Fragmento citado:
┄┄┄┄┄┄

Hace un par de días tuve la oportunidad de estar en una parte de la ciudad, una edificación para ser exactos, en la avenida pípila, justo antes de llegar a la avenida 20 de noviembre. Un edificio al que su silueta fue diseñada por mi hija. Ella es arquitecta. Y gentilmente nos invitó a dar un recorrido por su interior, muy moderno, materiales diversos que le dan realce a su estructura, sintiéndonos en un sitio acogedor.

Y justo desde la azotea del edificio, dejé de admirar la modernidad para adentrarme en las viviendas contiguas al edificio. Eso sí, fue admiración, presenciar estorbos, basura acumulada, así como fierros donde la oxidación le ha dado otra tonalidad a la vida. Las espontáneas parvadas de aves hicieron un festín visual en lo alto del cielo. Y sí, me quedé asombrado de la magnificencia de la creación.

Se convirtieron en unos minutos peregrinos del aire en plena procesión celestial hasta perderse entre las escasas nubes que ese día quedaron como una mácula para posteriormente deshacerse sin saber en realidad a dónde se fueron. Primero eran coloridas para pasar de sepia a un blanco y negro.

┄┄┄┄┄┄

Filas proporcionadas:
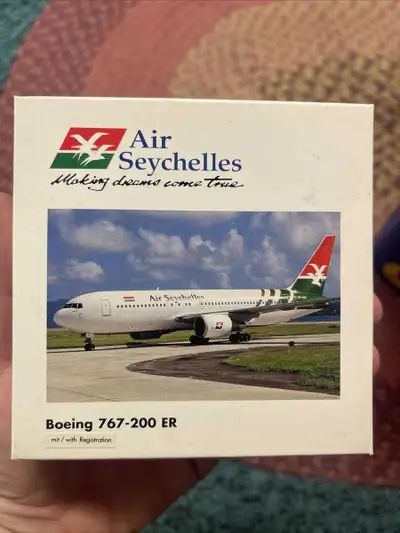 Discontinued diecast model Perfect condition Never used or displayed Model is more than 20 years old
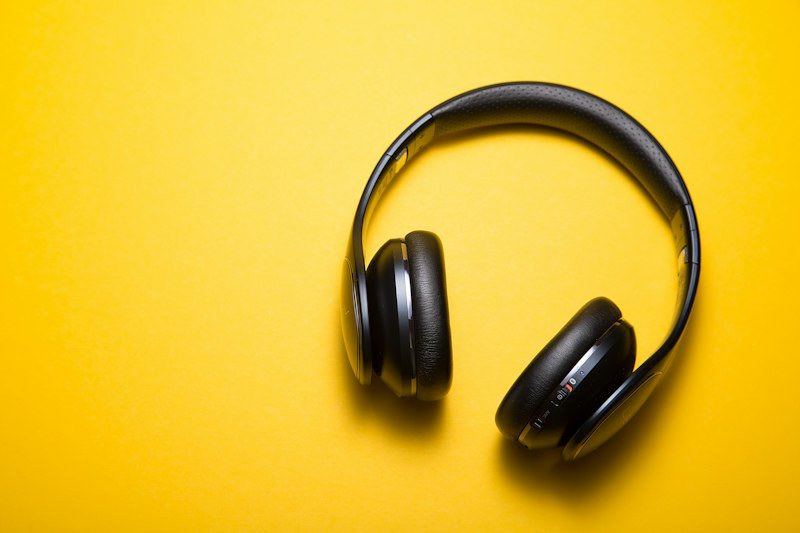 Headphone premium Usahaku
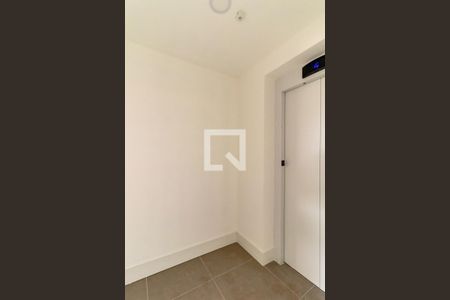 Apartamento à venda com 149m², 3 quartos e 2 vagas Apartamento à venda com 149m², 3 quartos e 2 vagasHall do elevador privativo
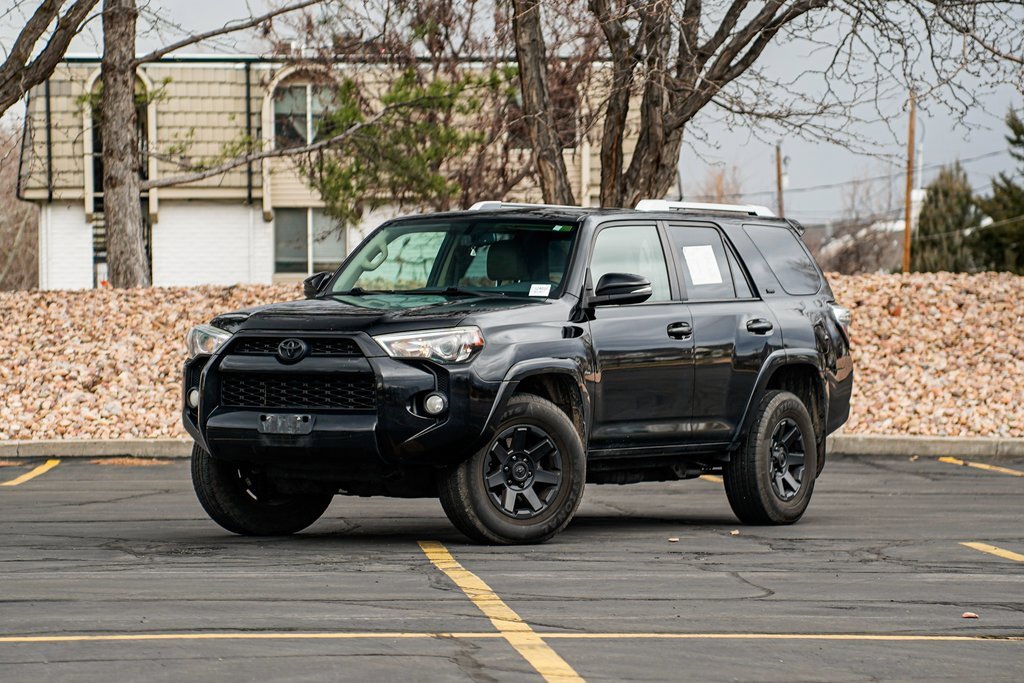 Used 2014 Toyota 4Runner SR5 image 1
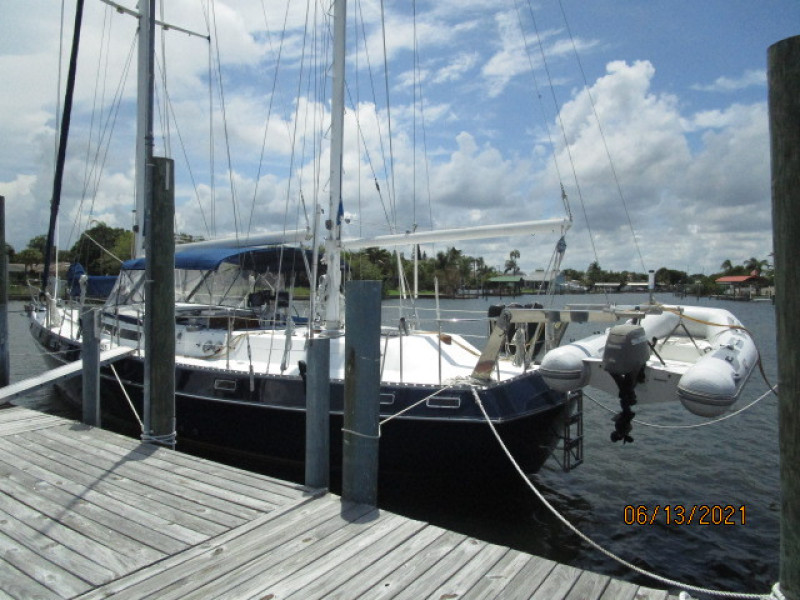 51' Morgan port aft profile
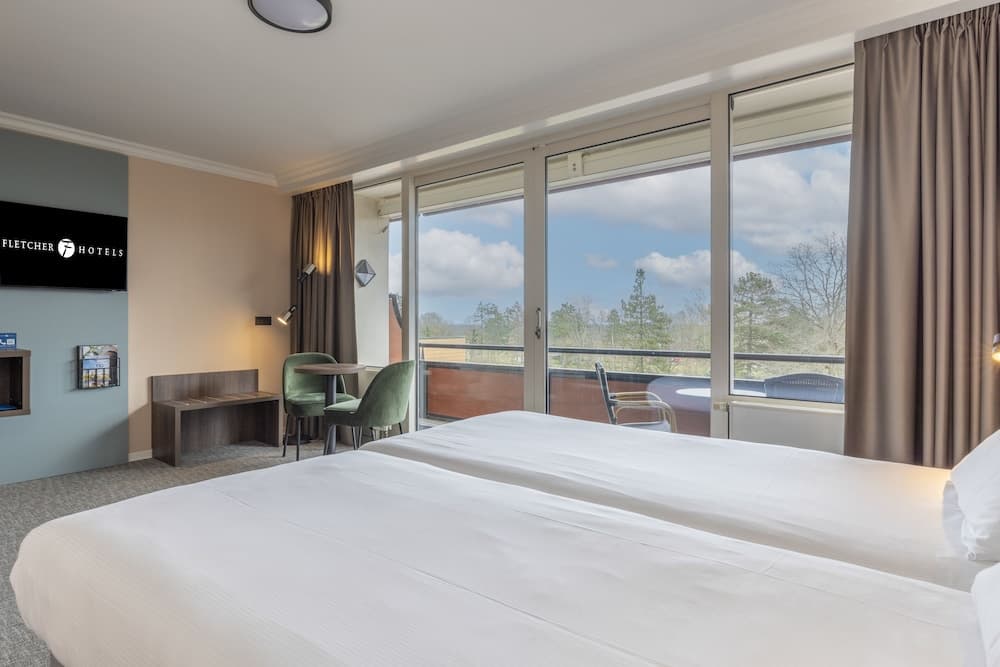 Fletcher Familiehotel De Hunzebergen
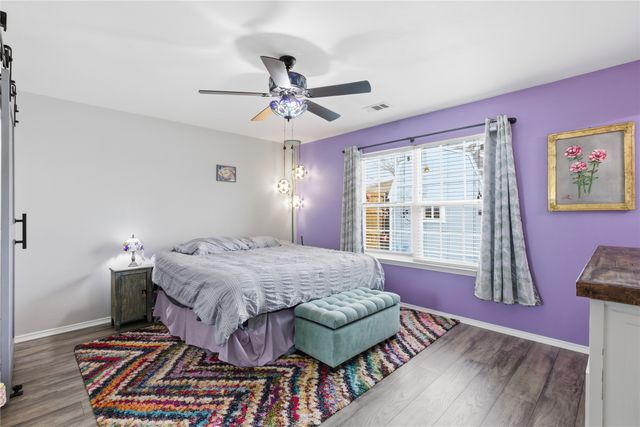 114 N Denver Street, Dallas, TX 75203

┄┄┄┄┄┄

Tareas requeridas:
a - Responde estas preguntas sobre el fragmento:
(i) ¿En qué avenida se encuentra el edificio y antes de llegar a cuál otra?
(ii) ¿Quién diseñó la silueta del edificio y qué profesión tiene?
(iii) ¿Desde qué parte del edificio se pasó a observar las viviendas contiguas?
b - ¿Qué cosas se presenciaron en las viviendas contiguas al edificio según el fragmento? Enuméralas todas.
Las filas no hacen falta para resolver nada de lo que se pide.

Respuestas por tarea:
a -
(i) En la avenida pípila, justo antes de llegar a la avenida 20 de noviembre.
(ii) La hija de quien narra, que es arquitecta.
(iii) Desde la azotea.

b -
- Estorbos
- Basura acumulada
- Fierros donde la oxidación ha dado otra tonalidad